— Problem description —
Can you reproduce every record below word for word, leaving the pictures out of your answer?

[START Data supplied]

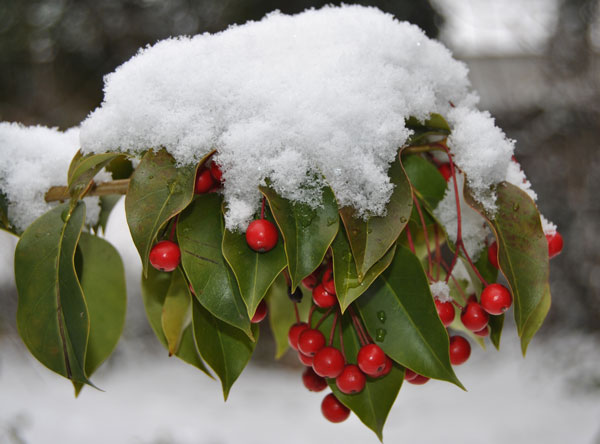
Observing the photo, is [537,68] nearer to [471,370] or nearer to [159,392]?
[471,370]

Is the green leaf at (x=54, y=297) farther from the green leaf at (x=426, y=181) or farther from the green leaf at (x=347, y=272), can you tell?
the green leaf at (x=426, y=181)

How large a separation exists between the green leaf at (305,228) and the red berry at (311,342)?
168mm

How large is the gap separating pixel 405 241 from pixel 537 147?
298 centimetres

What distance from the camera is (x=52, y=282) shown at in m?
0.61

[END Data supplied]

— The response —
Observing the photo, is [537,68] nearer to [471,370] or nearer to [159,392]?
[471,370]

Is the green leaf at (x=54, y=297) farther from the green leaf at (x=426, y=181) or farther from the green leaf at (x=347, y=272), can you tell?
the green leaf at (x=426, y=181)

How large a separation exists between the green leaf at (305,228) and the red berry at (311,342)?
168mm

How large is the gap separating pixel 405 241 from pixel 537 147?
298 centimetres

What distance from the camera is (x=52, y=282) shown at in m?
0.61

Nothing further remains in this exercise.